- Условия задания
1 > Перечислите, пожалуйста, все географические названия (регионы, города, сёла, страны), которые упоминаются в очерке о Клавдии Афанасьевне Королёвой.
2 > Напишите продолжение очерка о Клавдии Афанасьевне Королёвой, начиная сразу после его последней фразы.

«Хорошо мне жить!»

Про девушку из Прилузья, которая защищала небо над Москвой

Клавдия Афанасьевна Королёва сфотографировалась «при параде», с медалями, специально для нашей газеты

Она всегда сидит у окошка и смотрит на улицу: не покажется ли из-за дома кто знакомый и родной? На телефонный звонок не надеется, как и на дверной. Слышать стала плохо, но глаза ещё выручают, хоть и девяносто два годочка уже. Завидев кого-то из своих, радостно машет рукой. А проводив – снова на своём посту: долго крестит, благословляя, уходящего по улице человека, пока тот не скроется из виду.

Шесть лет назад Клавдии Афанасьевне Королёвой как ветерану войны и труда дали квартиру в одном из новых домов Сыктывкара, и она переехала сюда из села Сторожевск, где жила много лет. Всем хорошо новое жилище: светло, тепло, тихо. На одно только жалуется хозяйка: скучно одной, не с кем словом перемолвиться. Привыкла всю жизнь с людьми быть. Спасибо, от собеса помощники каждый день бывают. Иной раз знакомая по Сторожевску старушка заглянет, вместе «Тёмную ночь» споют или «Огонёк». А могут и дети по делам в Сыктывкаре оказаться – их у неё четверо, да все далеко. Потому и не покидает Клавдия Афанасьевна пост у окошка – она тут как часовой.

Боец в берете

Вот и 9 мая 45-го она на посту стояла, когда услышала о победе над Германией. Часа четыре утра было. Ради такого события пришлось на полминуты оставить пост.

– Не выдержала! – смеясь, рассказывает Клавдия Афанасьевна. – Бегом поднялась и дверь комнаты, где спали наши девчонки-аэростатчицы, настежь распахнула: «Девочки! Победа! Война кончилась!» И бегом обратно. Никто и не успел заметить, что меня не было. Трудно было в тот день часовым: вся Москва ликует, а ты стой навытяжку!

Человек она до того жизнерадостный, что, наверно, обо всём на свете говорит с сияющими глазами, рассыпая мелким горошком смех. Вспоминает случай, как получила наряд вне очереди за то, что, поднятая ночью по учебной тревоге, надела сапоги не на ту ногу. Когда командир сделал замечание, боец Урнышева выпалила: «Видно, в хозвзводе перепутали мой вес с размером ноги!» – сама-то маленькая, а сапоги выдали 40-го размера.

Наверно, её присутствие рядом очень скрашивало людям военную службу.

– Я с детства боевая была! Когда обижали кого из девочек, они говорили: «А мы Клане скажем!» От нашей деревни до школы-то – три километра. Пока идём, налупим всех, кто тронет нас.

Собранные данные:
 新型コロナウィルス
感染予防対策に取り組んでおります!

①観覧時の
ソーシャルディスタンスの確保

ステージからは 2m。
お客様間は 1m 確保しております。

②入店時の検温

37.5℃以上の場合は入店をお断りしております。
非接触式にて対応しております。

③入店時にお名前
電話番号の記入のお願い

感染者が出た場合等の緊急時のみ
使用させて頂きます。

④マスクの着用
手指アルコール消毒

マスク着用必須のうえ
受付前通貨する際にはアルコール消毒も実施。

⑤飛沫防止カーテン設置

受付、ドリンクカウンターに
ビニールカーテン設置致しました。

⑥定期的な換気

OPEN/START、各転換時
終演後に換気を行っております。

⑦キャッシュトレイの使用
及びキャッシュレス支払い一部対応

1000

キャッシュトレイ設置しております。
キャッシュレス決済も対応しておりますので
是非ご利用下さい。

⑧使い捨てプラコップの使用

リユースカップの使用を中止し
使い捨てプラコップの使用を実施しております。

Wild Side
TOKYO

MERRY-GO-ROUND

--

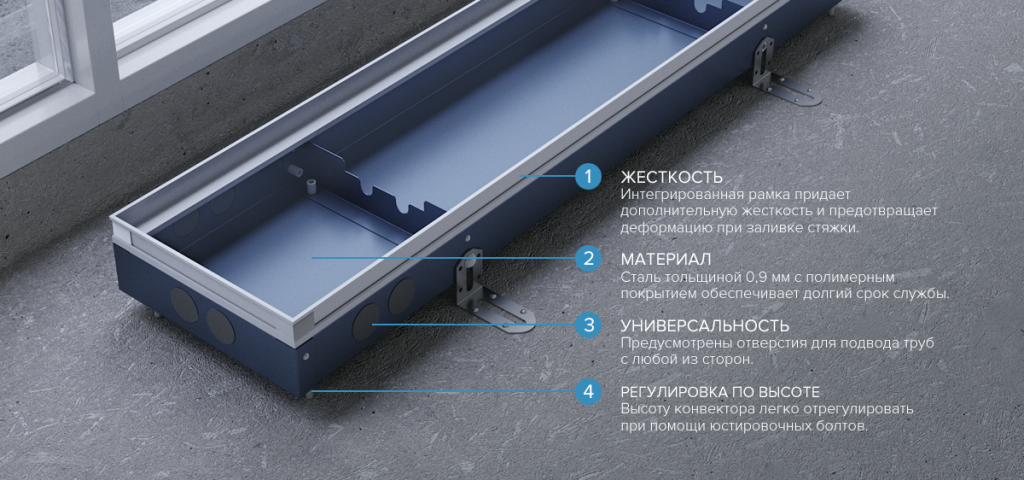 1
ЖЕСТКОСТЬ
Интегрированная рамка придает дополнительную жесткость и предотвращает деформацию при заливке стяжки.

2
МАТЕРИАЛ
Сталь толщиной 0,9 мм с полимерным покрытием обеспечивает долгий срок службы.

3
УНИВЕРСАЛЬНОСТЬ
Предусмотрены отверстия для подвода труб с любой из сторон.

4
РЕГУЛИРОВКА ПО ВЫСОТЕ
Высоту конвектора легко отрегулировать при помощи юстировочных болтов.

...

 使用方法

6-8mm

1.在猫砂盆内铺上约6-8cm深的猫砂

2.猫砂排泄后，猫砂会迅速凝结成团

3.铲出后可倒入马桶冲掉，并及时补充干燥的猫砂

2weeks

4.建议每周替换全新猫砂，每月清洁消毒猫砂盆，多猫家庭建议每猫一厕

- Ответы на задания
1 > Прилузье, Москва, Сыктывкар, Сторожевск, Германия

2 >
Побаивались Кланю деревенские мальчишки, хоть и сами были крепкими. Хорошие солдаты потом из них получились. С одним из драчунов – Витькой Лобановым – Кланя сидела за одной партой, всё локтями толкали друг дружку. А он потом Героем Советского Союза стал. Золотую Звезду получил за то, что осенью 43-го трижды переплыл Днепр, доставляя донесения командования.

А Клавдия попала на войну в том же 1943 году. Только окончила школу в родной деревне Спаспоруб, как пришла повестка.

– До райцентра от нас 75 километров. Сейчас машиной за час можно добраться, а тогда путь был неблизкий. Отец повёз меня на одноколке – повозка такая в два колеса. Дороги-то были плохие; застрянешь где – лошади легче одноколку вытянуть из грязи, чем обычную телегу. Отец мой был конюхом, жалел лошадей. Так вот, в райцентре Объячево выдали мне карточку к значку ГТО, где было сказано, что я «отличный стрелок и лыжник» – в общем, спортивная девушка. Из нашего Прилузского района отобрали на фронт десять девчат, я была одной из них.

Пешком пошли до Мурашей – раньше ведь дороги не было, только просека, транспорт не ходил. Устали, конечно, страшно. Прошли несколько деревень, где жили сектанты, – ни кружки воды не подали, ни в один дом не пустили, хоть и видели, что девчонок в армию ведут. Закон у них был такой, Бог с ними.

– Дали нам в сопровождение молодого паренька, раненного на войне и комиссованного. А он ничего не знает, растерялся! – смеётся Клавдия Афанасьевна. – Ну, как-то добрались. От Кирова до Ржевского вокзала Москвы уже поездом ехали.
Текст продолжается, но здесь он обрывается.